ICRC to set up centre for disabled

Published April 28, 2006

MUZAFFARABAD, April 27: The International Committee of the Red Cross will set up a ‘physical rehabilitation centre’ in the capital of Azad Jammu and Kashmir for amputees and disabled people.

“The (AJK) government has given its consent for the establishment of the centre and has also identified the space for it,” ICRC spokesperson Rashad Akhundov told reporters on Thursday.

The centre, considered to be first of its kind in AJK, would be established on the site of flattened Combined Military Hospital, he said.

The CMH, once the biggest hospital of the state, currently offers insignificant healthcare facilities to people. After the Oct 8 earthquake, the AJK government shifted all civilian staff to the Abbas Institute of Medical Sciences (AIMS) to meet the healthcare needs of the survivors. The centre would produce artificial limbs, provide those to amputees and train them in their use, Mr Akhundov said. “A dormitory with 50 to 100 beds will be part of the centre,” he said.

He said work on the project would begin by the end of June and finish within six months.

“The centre will start offering services by January 2007,” he said, adding that the ICRC would remain involved in the project for five to seven years.

When asked if people were still in need of artificial limbs almost seven months after the earthquake, the ICRC spokesperson said: “It’s our own assessment coupled with the feedback from the government that they are.” He said several non-governmental organisations were registering the amputees and disabled people.
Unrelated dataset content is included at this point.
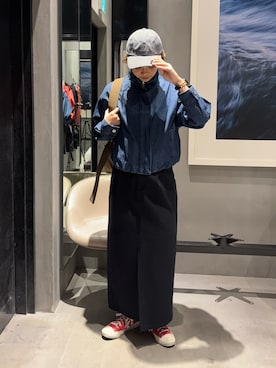 myu0425さん(レディース・163cm)の冬コーディネート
He said the centre would be run by “a couple of foreigners, local employees and volunteers of the Pakistan Red Crescent Society”.

Mr Akhundov said the ICRC was bout to finish a project aimed at restarting farm production in the quake-hit zone.

“In order to help the local economy recover, we are distributing seeds and tools by helicopter and by road to 30,000 households in 266 villages in Muzaffarabad district,” he said.

The items being distributed included 750,000kg of maize seed, 600kg each of onion, turnip, tomato, carrot, chilli and spinach seed, 3,000kg of ladyfinger seed and 450,000kg of fertilizer and 120,000 pieces of tools, he said.

He said the ICRC would construct 20 water supply schemes each in Neelum and Jhelum valleys with the help of local water committees.